***** EXERCISE INPUT *****

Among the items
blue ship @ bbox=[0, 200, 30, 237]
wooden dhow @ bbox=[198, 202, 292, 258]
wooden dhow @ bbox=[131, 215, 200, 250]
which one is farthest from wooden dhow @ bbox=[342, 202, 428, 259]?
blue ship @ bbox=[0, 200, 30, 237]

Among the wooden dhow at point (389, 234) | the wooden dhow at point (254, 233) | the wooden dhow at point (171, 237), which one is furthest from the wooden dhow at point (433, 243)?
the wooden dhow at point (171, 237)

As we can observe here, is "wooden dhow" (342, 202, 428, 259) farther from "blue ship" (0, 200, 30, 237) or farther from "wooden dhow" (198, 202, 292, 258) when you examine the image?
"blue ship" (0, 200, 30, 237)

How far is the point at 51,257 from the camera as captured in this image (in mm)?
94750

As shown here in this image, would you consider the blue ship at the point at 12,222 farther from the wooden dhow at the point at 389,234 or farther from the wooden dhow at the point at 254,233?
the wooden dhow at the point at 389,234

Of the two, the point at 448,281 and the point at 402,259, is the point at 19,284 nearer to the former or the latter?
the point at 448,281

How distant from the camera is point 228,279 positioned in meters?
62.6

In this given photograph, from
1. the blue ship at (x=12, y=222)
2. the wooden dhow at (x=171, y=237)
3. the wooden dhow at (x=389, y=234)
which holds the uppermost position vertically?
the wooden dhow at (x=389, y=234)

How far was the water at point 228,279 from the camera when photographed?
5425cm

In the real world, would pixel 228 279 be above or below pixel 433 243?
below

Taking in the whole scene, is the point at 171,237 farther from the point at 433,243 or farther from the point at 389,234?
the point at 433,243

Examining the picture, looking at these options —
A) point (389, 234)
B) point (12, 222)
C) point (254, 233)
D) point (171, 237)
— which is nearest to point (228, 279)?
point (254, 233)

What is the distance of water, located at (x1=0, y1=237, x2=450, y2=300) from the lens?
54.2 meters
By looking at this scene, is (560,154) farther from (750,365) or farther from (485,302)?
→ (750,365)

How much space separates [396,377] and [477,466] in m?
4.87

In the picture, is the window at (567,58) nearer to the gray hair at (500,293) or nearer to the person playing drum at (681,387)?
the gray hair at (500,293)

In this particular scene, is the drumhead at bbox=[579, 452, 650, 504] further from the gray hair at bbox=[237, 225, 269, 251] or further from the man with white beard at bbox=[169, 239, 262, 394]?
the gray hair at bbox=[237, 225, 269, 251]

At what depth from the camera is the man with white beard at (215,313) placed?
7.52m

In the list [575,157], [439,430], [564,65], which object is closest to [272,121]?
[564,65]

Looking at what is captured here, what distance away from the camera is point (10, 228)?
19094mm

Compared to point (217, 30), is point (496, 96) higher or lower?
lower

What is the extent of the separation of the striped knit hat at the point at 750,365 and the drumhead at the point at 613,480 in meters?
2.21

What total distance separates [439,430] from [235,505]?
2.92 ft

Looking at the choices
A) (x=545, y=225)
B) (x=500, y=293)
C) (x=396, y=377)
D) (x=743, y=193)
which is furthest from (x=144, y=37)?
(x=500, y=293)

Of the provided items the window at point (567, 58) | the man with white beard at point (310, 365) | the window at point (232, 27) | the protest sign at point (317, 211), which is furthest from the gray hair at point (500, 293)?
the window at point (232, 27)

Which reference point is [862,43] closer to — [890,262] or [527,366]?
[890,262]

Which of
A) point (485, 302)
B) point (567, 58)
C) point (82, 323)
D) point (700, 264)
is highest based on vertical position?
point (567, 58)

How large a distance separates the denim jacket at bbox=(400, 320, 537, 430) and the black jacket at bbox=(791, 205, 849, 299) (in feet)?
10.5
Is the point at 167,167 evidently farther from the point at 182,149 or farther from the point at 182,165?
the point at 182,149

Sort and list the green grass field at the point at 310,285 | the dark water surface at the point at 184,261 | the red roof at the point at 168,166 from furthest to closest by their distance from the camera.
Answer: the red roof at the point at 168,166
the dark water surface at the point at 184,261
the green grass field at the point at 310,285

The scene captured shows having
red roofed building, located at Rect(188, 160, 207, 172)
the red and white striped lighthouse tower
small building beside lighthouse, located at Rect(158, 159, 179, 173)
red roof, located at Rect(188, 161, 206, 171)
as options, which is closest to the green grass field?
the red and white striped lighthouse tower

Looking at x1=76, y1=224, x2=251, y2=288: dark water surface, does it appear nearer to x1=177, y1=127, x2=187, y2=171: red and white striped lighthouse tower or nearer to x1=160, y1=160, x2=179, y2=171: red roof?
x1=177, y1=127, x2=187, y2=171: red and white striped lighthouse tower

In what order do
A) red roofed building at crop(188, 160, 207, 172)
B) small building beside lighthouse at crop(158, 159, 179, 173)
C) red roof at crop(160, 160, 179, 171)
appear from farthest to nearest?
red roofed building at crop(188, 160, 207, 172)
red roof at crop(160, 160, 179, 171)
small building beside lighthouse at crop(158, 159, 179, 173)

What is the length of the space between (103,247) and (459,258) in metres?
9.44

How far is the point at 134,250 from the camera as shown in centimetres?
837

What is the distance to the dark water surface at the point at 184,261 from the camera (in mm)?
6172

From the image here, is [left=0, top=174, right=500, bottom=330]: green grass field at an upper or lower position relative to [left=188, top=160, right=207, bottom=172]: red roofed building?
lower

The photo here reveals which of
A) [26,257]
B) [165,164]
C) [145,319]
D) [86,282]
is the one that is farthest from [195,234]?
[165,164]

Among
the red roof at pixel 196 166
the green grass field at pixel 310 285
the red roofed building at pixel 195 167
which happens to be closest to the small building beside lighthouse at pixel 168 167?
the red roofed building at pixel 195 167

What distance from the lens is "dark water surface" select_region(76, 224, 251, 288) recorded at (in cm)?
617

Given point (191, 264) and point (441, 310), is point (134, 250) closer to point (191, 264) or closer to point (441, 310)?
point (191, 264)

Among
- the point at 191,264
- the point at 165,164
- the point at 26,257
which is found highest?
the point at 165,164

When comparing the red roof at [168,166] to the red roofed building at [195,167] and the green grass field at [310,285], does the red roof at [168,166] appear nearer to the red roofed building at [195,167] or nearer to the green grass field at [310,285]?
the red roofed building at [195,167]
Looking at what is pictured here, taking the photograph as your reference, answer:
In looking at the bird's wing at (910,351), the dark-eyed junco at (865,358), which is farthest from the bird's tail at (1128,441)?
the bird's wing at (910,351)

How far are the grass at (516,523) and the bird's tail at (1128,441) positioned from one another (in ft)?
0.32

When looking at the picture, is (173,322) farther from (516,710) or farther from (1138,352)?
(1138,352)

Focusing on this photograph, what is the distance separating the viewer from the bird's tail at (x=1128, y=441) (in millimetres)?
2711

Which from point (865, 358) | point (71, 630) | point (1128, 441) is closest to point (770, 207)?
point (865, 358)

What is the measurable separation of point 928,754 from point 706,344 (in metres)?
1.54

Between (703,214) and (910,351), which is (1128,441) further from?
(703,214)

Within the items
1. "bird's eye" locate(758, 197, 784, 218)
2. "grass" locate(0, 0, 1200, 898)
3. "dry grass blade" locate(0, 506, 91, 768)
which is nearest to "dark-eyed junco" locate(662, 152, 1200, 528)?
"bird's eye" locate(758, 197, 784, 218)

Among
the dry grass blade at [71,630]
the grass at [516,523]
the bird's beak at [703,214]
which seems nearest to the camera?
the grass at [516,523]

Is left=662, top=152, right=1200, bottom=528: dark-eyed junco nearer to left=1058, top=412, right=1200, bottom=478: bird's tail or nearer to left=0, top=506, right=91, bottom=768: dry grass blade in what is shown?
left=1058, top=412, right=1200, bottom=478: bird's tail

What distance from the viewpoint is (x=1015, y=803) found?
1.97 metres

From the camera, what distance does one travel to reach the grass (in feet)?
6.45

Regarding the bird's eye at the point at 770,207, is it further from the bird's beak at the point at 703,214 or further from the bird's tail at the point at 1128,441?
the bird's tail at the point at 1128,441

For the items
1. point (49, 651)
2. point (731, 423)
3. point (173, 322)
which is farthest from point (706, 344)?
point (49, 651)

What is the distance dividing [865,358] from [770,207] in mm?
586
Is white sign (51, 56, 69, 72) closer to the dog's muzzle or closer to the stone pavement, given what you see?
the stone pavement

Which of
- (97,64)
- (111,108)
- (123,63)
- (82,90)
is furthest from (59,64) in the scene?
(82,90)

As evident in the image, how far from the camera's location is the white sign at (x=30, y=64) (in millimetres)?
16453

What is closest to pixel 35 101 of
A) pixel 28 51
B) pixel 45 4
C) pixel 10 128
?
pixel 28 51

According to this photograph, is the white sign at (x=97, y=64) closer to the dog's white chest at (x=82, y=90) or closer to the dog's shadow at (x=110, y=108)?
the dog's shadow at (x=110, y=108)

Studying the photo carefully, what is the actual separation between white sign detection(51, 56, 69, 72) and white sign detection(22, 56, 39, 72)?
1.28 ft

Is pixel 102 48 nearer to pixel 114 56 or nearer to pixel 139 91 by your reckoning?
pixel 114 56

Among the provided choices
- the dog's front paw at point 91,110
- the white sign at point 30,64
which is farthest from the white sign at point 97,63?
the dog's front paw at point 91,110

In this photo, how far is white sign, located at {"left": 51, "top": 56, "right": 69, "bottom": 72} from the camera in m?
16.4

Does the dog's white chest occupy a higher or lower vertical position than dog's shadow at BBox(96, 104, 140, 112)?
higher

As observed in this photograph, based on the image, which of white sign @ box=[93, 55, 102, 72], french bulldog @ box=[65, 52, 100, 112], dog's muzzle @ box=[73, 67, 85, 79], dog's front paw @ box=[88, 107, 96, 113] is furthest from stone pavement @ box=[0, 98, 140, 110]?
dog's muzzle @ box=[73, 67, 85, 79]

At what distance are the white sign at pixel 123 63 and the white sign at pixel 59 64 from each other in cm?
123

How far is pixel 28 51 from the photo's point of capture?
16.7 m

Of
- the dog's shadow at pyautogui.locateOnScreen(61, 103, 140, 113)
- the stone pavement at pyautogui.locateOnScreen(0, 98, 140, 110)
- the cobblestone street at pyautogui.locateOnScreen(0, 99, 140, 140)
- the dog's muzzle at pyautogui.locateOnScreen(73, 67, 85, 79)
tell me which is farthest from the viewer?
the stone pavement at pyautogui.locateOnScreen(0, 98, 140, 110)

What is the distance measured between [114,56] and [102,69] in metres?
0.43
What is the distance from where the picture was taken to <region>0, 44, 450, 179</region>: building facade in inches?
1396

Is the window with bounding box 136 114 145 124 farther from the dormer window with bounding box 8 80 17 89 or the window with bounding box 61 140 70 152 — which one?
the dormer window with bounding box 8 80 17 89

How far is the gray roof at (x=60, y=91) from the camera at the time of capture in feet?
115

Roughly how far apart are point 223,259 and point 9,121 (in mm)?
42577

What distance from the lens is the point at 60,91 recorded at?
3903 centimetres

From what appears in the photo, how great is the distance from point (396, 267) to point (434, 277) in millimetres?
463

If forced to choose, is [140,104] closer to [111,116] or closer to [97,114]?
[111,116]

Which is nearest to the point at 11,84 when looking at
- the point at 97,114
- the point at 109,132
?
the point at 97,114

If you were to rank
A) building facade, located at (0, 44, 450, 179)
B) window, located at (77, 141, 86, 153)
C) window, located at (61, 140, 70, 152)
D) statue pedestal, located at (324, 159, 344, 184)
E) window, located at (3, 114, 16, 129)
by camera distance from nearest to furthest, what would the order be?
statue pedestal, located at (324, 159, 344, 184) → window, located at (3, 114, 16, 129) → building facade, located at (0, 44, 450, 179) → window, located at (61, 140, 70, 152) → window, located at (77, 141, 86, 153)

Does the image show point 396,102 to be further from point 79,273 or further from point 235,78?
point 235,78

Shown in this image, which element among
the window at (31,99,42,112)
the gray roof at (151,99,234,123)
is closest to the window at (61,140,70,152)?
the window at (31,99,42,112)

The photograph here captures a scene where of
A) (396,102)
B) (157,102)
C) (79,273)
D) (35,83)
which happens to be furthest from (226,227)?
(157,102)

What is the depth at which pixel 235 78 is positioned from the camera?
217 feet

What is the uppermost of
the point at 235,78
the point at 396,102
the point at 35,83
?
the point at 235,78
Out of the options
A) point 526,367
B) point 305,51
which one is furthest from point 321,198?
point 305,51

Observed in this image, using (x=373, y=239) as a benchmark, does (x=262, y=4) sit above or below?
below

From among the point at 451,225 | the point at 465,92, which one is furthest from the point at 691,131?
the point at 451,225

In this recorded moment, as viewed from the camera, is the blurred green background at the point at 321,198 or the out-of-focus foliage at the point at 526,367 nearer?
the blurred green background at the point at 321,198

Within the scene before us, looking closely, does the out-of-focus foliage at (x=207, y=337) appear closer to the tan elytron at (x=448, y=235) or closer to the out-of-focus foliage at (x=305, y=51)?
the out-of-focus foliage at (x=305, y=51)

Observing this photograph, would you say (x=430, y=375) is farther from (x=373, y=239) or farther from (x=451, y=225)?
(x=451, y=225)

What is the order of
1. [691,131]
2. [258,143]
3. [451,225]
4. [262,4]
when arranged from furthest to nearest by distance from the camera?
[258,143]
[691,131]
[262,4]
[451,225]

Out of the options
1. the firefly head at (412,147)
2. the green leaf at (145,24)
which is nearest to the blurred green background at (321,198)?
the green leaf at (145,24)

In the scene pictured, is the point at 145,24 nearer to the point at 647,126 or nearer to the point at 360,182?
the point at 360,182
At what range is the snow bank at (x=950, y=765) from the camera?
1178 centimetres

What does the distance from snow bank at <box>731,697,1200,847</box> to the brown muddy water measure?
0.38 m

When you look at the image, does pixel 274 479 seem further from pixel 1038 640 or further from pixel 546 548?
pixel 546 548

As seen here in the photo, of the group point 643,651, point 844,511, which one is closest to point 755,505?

*****

[OBJECTIVE]
Give again, word for word, every line from the one holding "Observing this photograph, would" to the end of the data.

[RESPONSE TO THIS TASK]
Observing this photograph, would you say (x=430, y=375) is farther from (x=373, y=239) or farther from (x=451, y=225)?
(x=451, y=225)

What is the order of
1. [691,131]
2. [258,143]
3. [451,225]
4. [262,4]
when arranged from furthest to nearest by distance from the camera?
[258,143]
[691,131]
[262,4]
[451,225]

Out of the options
1. the firefly head at (412,147)
2. the green leaf at (145,24)
which is nearest to the blurred green background at (321,198)?
the green leaf at (145,24)

In the scene pictured, is the point at 145,24 nearer to the point at 647,126 or nearer to the point at 360,182?
the point at 360,182
At what range is the snow bank at (x=950, y=765) from the camera?
1178 centimetres

What does the distance from snow bank at <box>731,697,1200,847</box> to the brown muddy water measure?
0.38 m

When you look at the image, does pixel 274 479 seem further from pixel 1038 640 or further from pixel 546 548?
pixel 546 548

As seen here in the photo, of the group point 643,651, point 844,511, which one is closest to point 755,505?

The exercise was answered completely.